Oefentekst:
Toch is Epicurus’ filosofie geen aansporing om al onze behoeften onmiddellijk te vervullen. Om genot te ervaren moeten we onze verlangens juist beteugelen. Vluchtige pleziertjes leiden op de langere termijn immers niet tot geluk. Wie nu een hele reep chocolade eet, heeft straks buikpijn. Bovendien verliest herhaalde pret snel zijn glans. Hoe lekker smaakt het eten uit een chic restaurant nog als je dat elke dag voorgeschoteld krijgt? Door onze drang naar bevrediging op de korte termijn in bedwang te houden en tevreden te zijn met minder, kunnen we het soort genot ervaren waar Epicurus op doelt: een stabiele, vredige staat van innerlijke rust (ataraxia), waarin we geen tekorten, gebreken of zorgen ervaren en lichamelijk pijnvrij zijn (aponia).

Studievragen:
(1) Welke drie dingen ervaren we volgens de oefentekst over Epicurus niet in de staat van innerlijke rust (ataraxia)?
(2) Met welke term duidt de oefentekst over Epicurus lichamelijke pijnvrijheid aan?
(3) Vervolg de oefentekst over Epicurus na de laatste zin.
Voor deze opdrachten heb je de gegevens niet nodig.

Brongegevens:
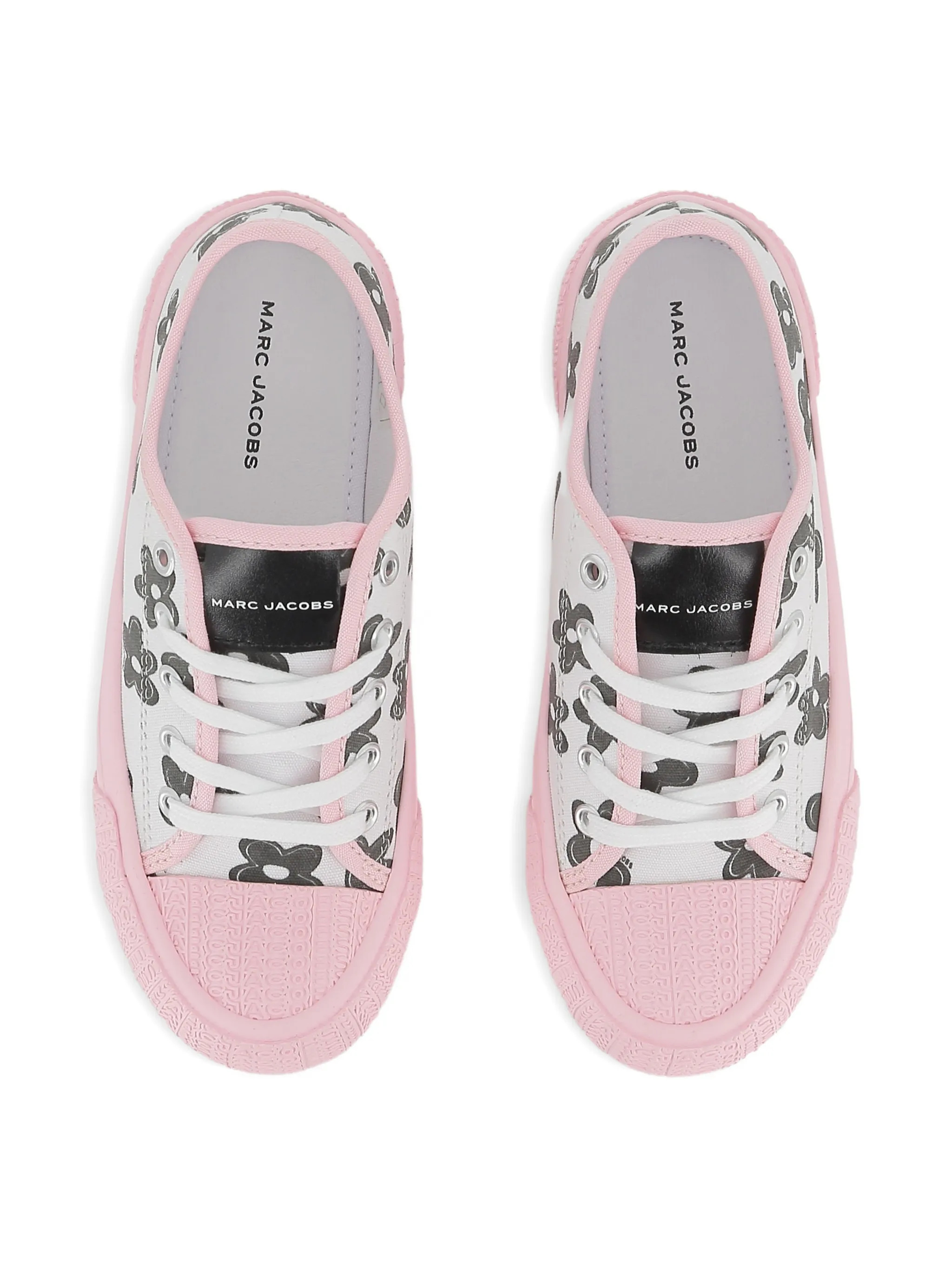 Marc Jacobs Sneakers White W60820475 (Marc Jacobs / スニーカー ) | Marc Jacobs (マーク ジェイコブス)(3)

Antwoorden per opdracht:
(1) Tekorten, gebreken en zorgen.

(2) Met de term aponia.

(3)
Epicurus: filosoof van het genot
Om die staat te bereiken moeten we eerlijk zijn tegenover onszelf over wat we nodig hebben. Behoeften als eten, drinken, slapen en vriendschap zijn natuurlijk en noodzakelijk, maar luxe verwennerijen zoals extra zacht beddengoed of een glas wijn bij het eten kun je volgens hem alleen natuurlijk, en niet noodzakelijk noemen. IJdele verlangens naar roem en macht zijn natuurlijk noch noodzakelijk en leiden volgens Epicurus bijna altijd tot onrust en teleurstelling. Zijn advies: bevredig de eerste groep, overweeg de tweede en negeer de derde. Echte levensgenieters houden maat.
Epicurus was een Griekse filosoof en grondlegger van het epicurisme. Hij stond bekend om zijn ideeën over vriendschap, levenskunst en bevrijding van angst en pijn.
Overgeleverd aan verlangen
Jean-Luc Nancy (1940-2021)

De schilder Henri Matisse bedacht naar eigen zeggen zijn kunstwerken niet zelf, maar gehoorzaamde enkel de wens van de lijnen. Maar hoewel de inspiratie van de kunstenaar dus van buiten hemzelf lijkt te komen, is er niemand die dezelfde lijnen schildert als Matisse. Daarin lijkt het genot van kunst scheppen op het genot van seks, vindt de Franse filosoof Jean-Luc Nancy. Zowel bij een orgasme als bij het maken van kunst lijk je jezelf te verliezen in iets dat buiten jezelf ligt, terwijl er tegelijkertijd onmiskenbaar iemand is die schildert, zingt of klaarkomt. Maar als jij dat niet bent, wie of wat geniet er dan?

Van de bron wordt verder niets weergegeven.